── Document passage
The first explanation is clear. DEFRA is presenting a time profile for the SCC in which damage of emissions in each year is presented as a net present value (NPV) of all future damages discounted to the year of the emission, so that the comparison of damage, as between emissions now and in the future, cannot be deduced directly from the profile. Given that DEFRA appears to use a 3.5% per annum discount rate in this context, one would expect this factor alone to result in a 3.5% per annum rate of increase in the SCC, and so this more than explains the profile growth, taken on a year of emission basis, of 2.0 % per annum. If the DEFRA series were discounted back at 3.5% per annum to a common base, it would show, as we should expect, more damage from earlier than from later CO2 emissions.

However the second explanation makes an assertion about the physical nature of CO2 concentration which is at odds with the hypothesis outlined above, that the essential link for climate change is to cumulative concentrations. It would imply that emissions now cause less damage than those in the future. One example of a perverse conclusion for policy, that would arise from acceptance of this argument, is the following:

Question. Suppose we have a large store containing thousands of tonnes of CO2, held under pressure in large corroding metal vessels. Technical experts have advised me that there is no means of permanently sealing the vessels, but that I can at some expense treat the seals of the vessels in a way that will prolong their expected life from 5 years to 20 years. What should I do, given an objective of minimising adverse climate impact?
────
── Exercise data
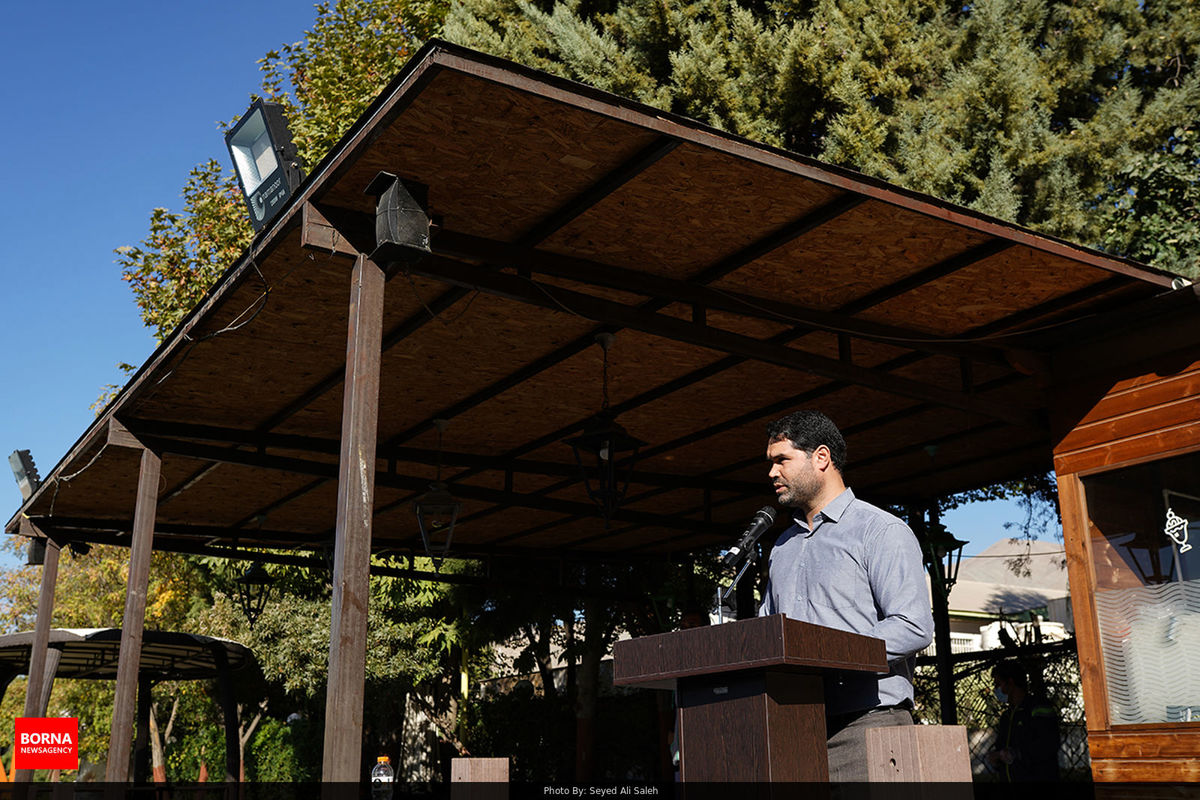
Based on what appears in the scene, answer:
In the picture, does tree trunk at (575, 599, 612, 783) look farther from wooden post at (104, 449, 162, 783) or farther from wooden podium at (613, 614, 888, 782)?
wooden podium at (613, 614, 888, 782)

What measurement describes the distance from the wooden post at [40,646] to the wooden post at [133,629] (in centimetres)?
324

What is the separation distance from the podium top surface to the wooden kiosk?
4.31 m

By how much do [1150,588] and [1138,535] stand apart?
1.02ft

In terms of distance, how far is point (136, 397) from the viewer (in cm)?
761

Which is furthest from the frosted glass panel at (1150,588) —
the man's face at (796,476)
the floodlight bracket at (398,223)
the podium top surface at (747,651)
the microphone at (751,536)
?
the floodlight bracket at (398,223)

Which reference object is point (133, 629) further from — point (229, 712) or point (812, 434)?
point (229, 712)

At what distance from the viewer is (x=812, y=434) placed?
10.5 ft

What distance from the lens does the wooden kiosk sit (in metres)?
6.00

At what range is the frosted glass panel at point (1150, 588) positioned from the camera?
5.99 m

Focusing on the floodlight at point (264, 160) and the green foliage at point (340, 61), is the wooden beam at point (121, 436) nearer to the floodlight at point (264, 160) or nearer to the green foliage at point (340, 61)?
the floodlight at point (264, 160)

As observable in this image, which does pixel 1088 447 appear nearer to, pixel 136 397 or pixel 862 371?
pixel 862 371

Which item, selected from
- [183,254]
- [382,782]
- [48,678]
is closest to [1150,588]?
[48,678]

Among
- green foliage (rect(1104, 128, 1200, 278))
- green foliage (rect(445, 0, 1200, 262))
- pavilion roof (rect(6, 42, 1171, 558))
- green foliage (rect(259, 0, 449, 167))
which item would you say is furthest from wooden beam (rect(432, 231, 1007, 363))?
green foliage (rect(259, 0, 449, 167))

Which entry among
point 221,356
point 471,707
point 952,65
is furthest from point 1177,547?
point 471,707
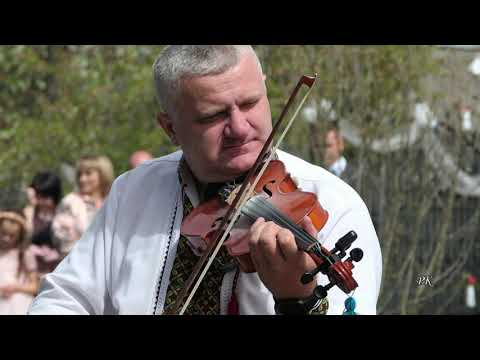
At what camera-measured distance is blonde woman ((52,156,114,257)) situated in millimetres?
7242

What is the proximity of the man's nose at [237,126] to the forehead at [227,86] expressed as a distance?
4cm

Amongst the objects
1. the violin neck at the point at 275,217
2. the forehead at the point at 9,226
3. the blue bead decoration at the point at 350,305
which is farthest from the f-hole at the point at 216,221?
the forehead at the point at 9,226

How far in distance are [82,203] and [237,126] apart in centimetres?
441

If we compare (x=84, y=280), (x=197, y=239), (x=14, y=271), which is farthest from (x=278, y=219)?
(x=14, y=271)

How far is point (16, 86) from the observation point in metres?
13.2

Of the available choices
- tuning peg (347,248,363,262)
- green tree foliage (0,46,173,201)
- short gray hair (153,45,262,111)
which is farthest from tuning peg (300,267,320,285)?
green tree foliage (0,46,173,201)

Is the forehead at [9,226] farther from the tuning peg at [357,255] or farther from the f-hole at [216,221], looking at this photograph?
the tuning peg at [357,255]

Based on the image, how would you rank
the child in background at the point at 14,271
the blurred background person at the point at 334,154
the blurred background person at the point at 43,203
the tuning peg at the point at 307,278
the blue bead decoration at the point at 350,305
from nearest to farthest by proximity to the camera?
the tuning peg at the point at 307,278
the blue bead decoration at the point at 350,305
the child in background at the point at 14,271
the blurred background person at the point at 334,154
the blurred background person at the point at 43,203

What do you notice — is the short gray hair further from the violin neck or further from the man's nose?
the violin neck

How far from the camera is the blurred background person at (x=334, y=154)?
7.38 metres

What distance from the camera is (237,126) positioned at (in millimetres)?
3092

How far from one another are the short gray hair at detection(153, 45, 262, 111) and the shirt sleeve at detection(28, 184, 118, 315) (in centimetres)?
47

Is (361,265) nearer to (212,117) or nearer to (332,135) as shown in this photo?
(212,117)
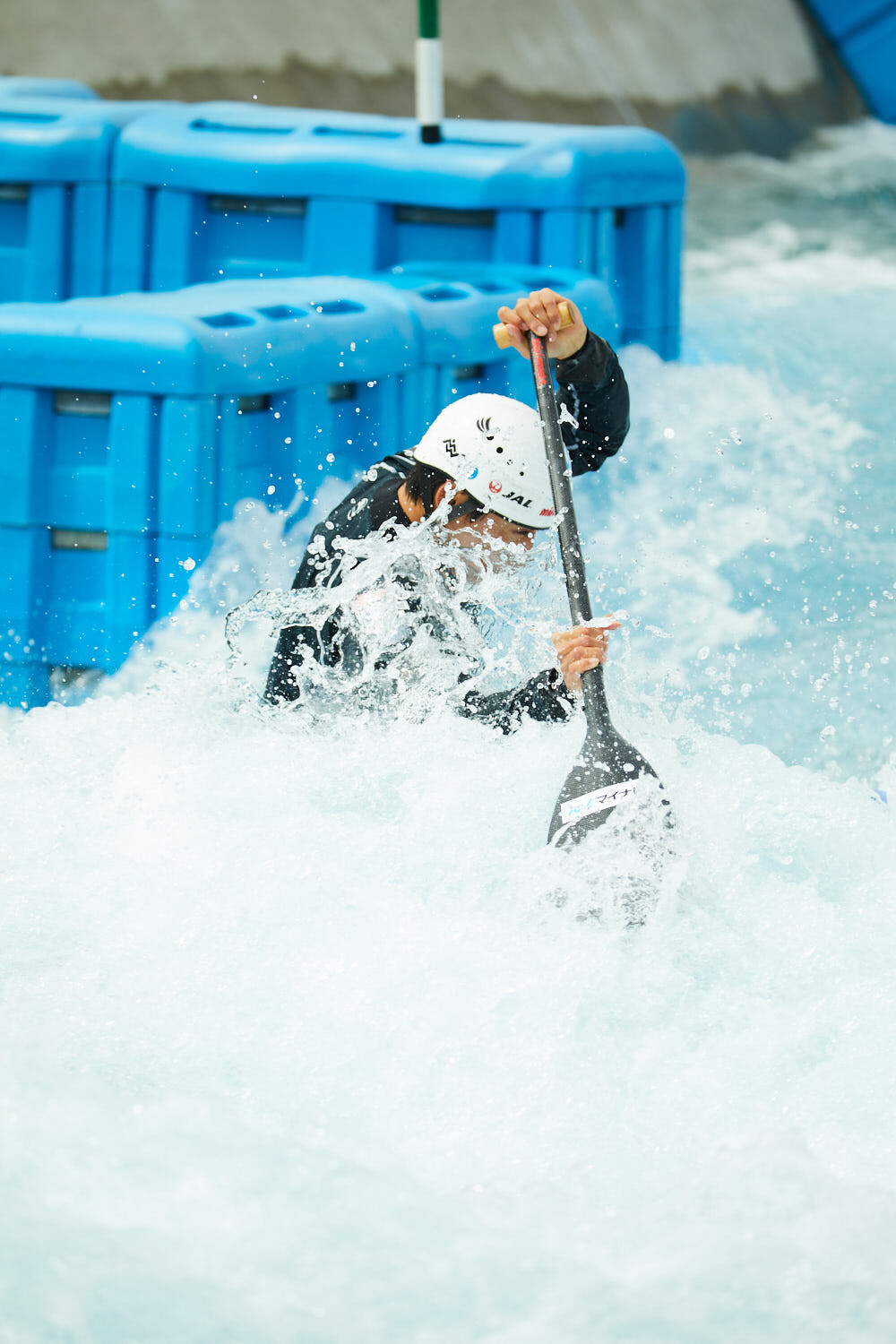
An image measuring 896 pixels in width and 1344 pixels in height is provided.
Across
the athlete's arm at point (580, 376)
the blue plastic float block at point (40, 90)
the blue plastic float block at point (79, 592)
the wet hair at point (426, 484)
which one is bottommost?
the blue plastic float block at point (79, 592)

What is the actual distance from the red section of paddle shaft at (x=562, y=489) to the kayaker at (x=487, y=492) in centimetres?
12

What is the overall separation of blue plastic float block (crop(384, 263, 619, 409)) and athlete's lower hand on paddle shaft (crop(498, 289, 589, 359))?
4.45 ft

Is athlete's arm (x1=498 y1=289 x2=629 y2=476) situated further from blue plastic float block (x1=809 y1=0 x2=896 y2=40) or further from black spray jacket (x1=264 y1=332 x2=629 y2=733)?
blue plastic float block (x1=809 y1=0 x2=896 y2=40)

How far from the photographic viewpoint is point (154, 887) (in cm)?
311

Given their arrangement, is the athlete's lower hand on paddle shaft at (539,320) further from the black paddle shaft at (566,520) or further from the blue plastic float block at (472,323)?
the blue plastic float block at (472,323)

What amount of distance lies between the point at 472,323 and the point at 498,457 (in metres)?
1.59

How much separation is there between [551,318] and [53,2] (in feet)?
32.6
────
## To do
a – Count the lines in the records that contain the word "lower", and reply with the number alone.
b – Carry on the passage about discounting the social cost of carbon, picking up right after its final sentence.

## Expected outputs
a – 2

b –
Answer. According to an analysis of social and environmental costs which tells us that later emissions are more damaging, the answer is obvious. We should be prepared to spend money not on reinforcing the vessels, but on breaking them open immediately, since the social cost will be significantly higher in 5 years time and even more so in 20 years time.

This is clearly absurd if we regard CO2 emissions as purely cumulative.

Fortunately the second DEFRA explanation above is incorrect, and is contradicted by DEFRA’s own research. The question of how to compare the options of emissions now and emissions in the future, on a comparable basis, clearly matters, not least for the urgency that should be attached to early action. It is worth checking first, that current understanding of the climate science does indeed support the notion that CO2 emissions are essentially cumulative; and second, whether the modelling of economic costs confirms, as logically it should, the hypothesis of higher costs associated with current emissions.

Interpreting the Science on Re-absorption

The re-absorption rate for carbon in the atmosphere is a crucial measure in determining whether emissions are cumulative in their effect, a little less than wholly cumulative, or “more than cumulative” with positive feedback. To be precise, it is not the average rate of re-absorption of the stock of CO2 concentrated in the atmosphere that is most relevant in this context, but the incremental re-absorption rate for the additional units of CO2 emission. This requires interpretation of the available science.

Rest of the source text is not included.